◆ TESTO FORNITO
◇ ◇ ◇ ◇ ◇
Specialmente in Oriente, ma anche in altre parti del mondo si usa invitare parenti e amici del defunto a partecipare a un banchetto funebre, accanto alle spoglie del morto, quasi a continuare nel pasto il legame di amore che unisce oltre la morte.

Il banchetto, infatti, è il momento più privilegiato nel quale i commensali realizzano una profonda comunione tra loro.

Anche l’Eucarestia è la rinnovazione del banchetto celebrato dal Signore Gesù con gli apostoli, nell’Ultima cena, prima della sua passione e morte e risurrezione. Ma noi non commemoriamo un morto, celebriamo il Dio della vita. Purtroppo, però, molti cristiani arrivano alla Messa con il volto tirato, quasi fosse un dovere pesante da compiere. Forse l’abitudine di assicurarsi, pagando, contro le malattie, il furto, gli incendi, la vecchiaia, la morte stessa, ha finito per trasformare anche la pratica religiosa in una polizza di assicurazione per la vita eterna. Dobbiamo tutti reimparare a incontrare Dio, a dialogare, a conversare con Lui, magari per ripetergli con il cieco di Gerico: "Signore, fa’ che io veda", o con gli apostoli: "Accresci la nostra fede".

La Messa realizza questo incontro di comunione con Dio e con i fratelli. Nella prima parte, la liturgia della parola, Dio dialoga con noi poveri pellegrini, disorientati, smarriti, brancicanti forse nelle tenebre del dubbio, accecati dalla violenza delle passioni: "Perché siete tristi?", ci ripete Gesù come ai discepoli di Emmaus. "Non abbiate paura, io ho vinto il mondo".
◇ ◇ ◇ ◇ ◇
◆ DATI ARCHIVIATI
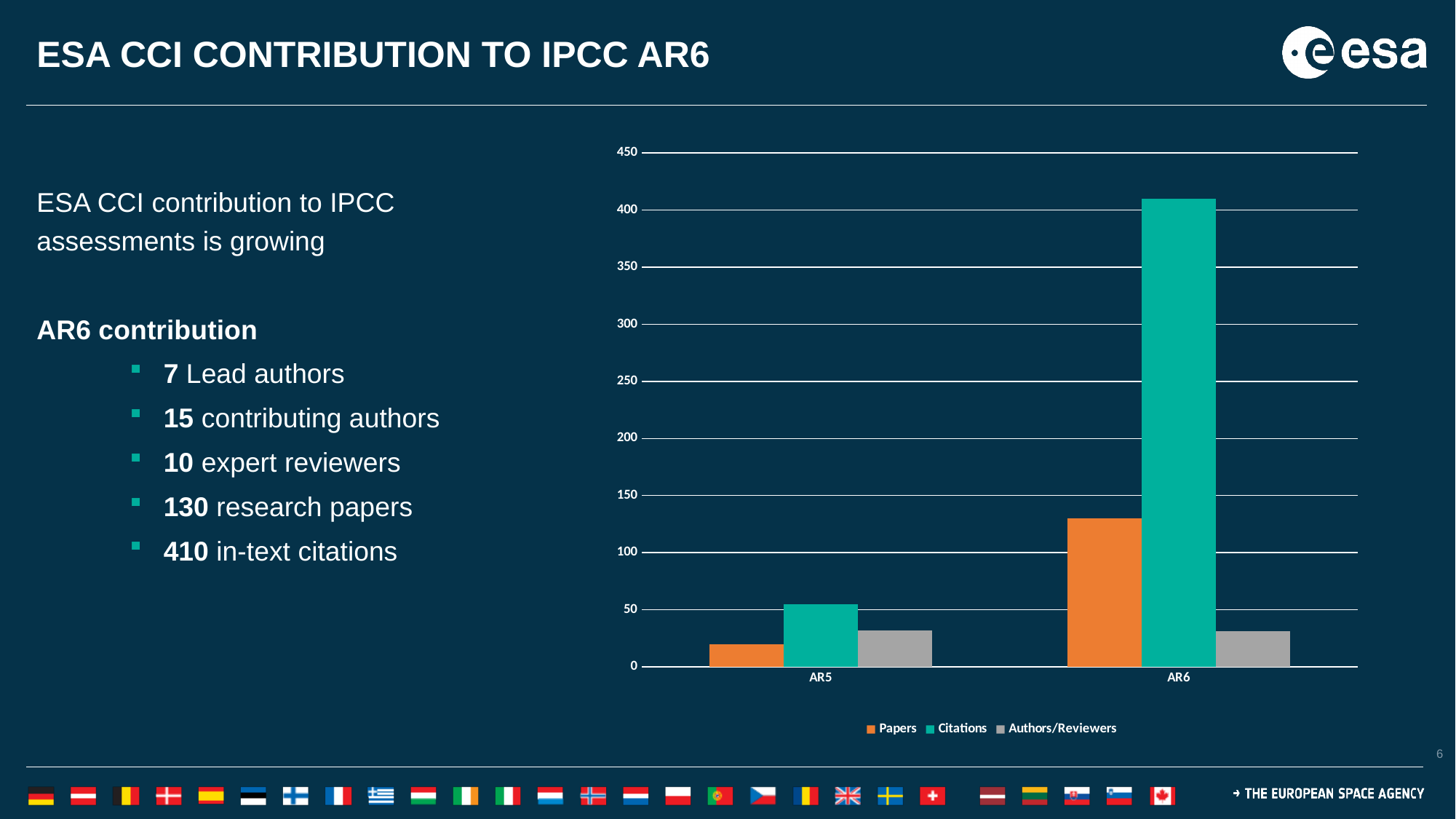
Do the values for Papers rise or fall from AR5 to AR6? rise How many series does the chart legend list? 3 What kind of chart is shown on the slide? bar chart Which series has the shortest bar in the AR5 category? Papers Is the value for Authors/Reviewers in AR6 greater or less than 50? less How many categories are shown on the x axis of the chart? 2 Which is larger, Citations for AR5 or Citations for AR6? Citations for AR6 What colour represents the Citations series in the chart? teal Is the value for Papers in AR6 greater or less than 100? greater Is the value for Citations in AR6 greater or less than 350? greater Which series and category has the tallest bar in the chart? Citations for AR6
◇ ◇ ◇ ◇ ◇
◆ APPLICA LA LETTURA
- 1) Nel testo sul banchetto e la Messa, a chi si chiede di unirsi per ripetere a Dio: "Signore, fa' che io veda"?
- 2) Prosegui il testo sul banchetto e la Messa a partire dal punto in cui si interrompe.

◆ ESITI DEI COMPITI
- 1) Al cieco di Gerico.

- 2)
Nella seconda parte, la liturgia Eucaristica, dopo l’offerta del pane e del vino, quel Gesù che ha ridato la vista ai ciechi, la vita ai morti, si rende presente sull’altare, invitando tutti a partecipare al banchetto della vita: "Prendete e mangiatene tutti… Prendete e bevetene tutti…". Tutti, anch’io, anche tu e voi, poveri peccatori. "Venite voi tutti che siete affaticati e oppressi, e io vi ristorerò". Mangiando Dio sotto la specie del pane e del vino, noi siamo divinizzati, trasformati in Lui: la nostra carne si fonde con la carne di Dio, il nostro sangue si mescola al suo. Questa volta il sogno dei nostri progenitori di essere simili a Dio si fa realtà.

 

 

GIOVEDI’ 11

Sant’ IGNAZIO DA LACONI

Parola di Dio: Atti 8,26-40; Sal.65; Gv. 6,44-51

 

"SE UNO MANGIA DI QUESTO PANE VIVRA’ IN ETERNO". (Gv.6,51)

Voi che leggete questa pagina e che mi conoscete, sapete quanto ho sempre insistito nello scoprire l’Eucarestia non come premio per i buoni, ma pane per il cammino. E sempre ho trovato qualcuno che, storcendo il naso, mi ha ricordato certe norme della Chiesa per potersi accostare all’Eucarestia. Oggi non parlo io, ma vi propongo un brano di Alessandro Pronzato:

"No. Non siamo i buoni, i più meritevoli.

Confessiamo le nostre debolezze, i nostri errori, le stanchezze e le nequizie, le miserie e le colpe, le diserzioni e le inadempienze.

L’Eucarestia non è un premio. Nessuno di noi "merita" l’Eucarestia.

Occorre possedere una discreta dose di presunzione per dichiarare che facciamo la Comunione perché ci sentiamo a posto, abbiamo compiuto il nostro dovere, ci siamo comportati in maniera irreprensibile.

Al contrario: tendere le mani verso quel Pane significa riconoscersi deboli, malati, incapaci, bisognosi.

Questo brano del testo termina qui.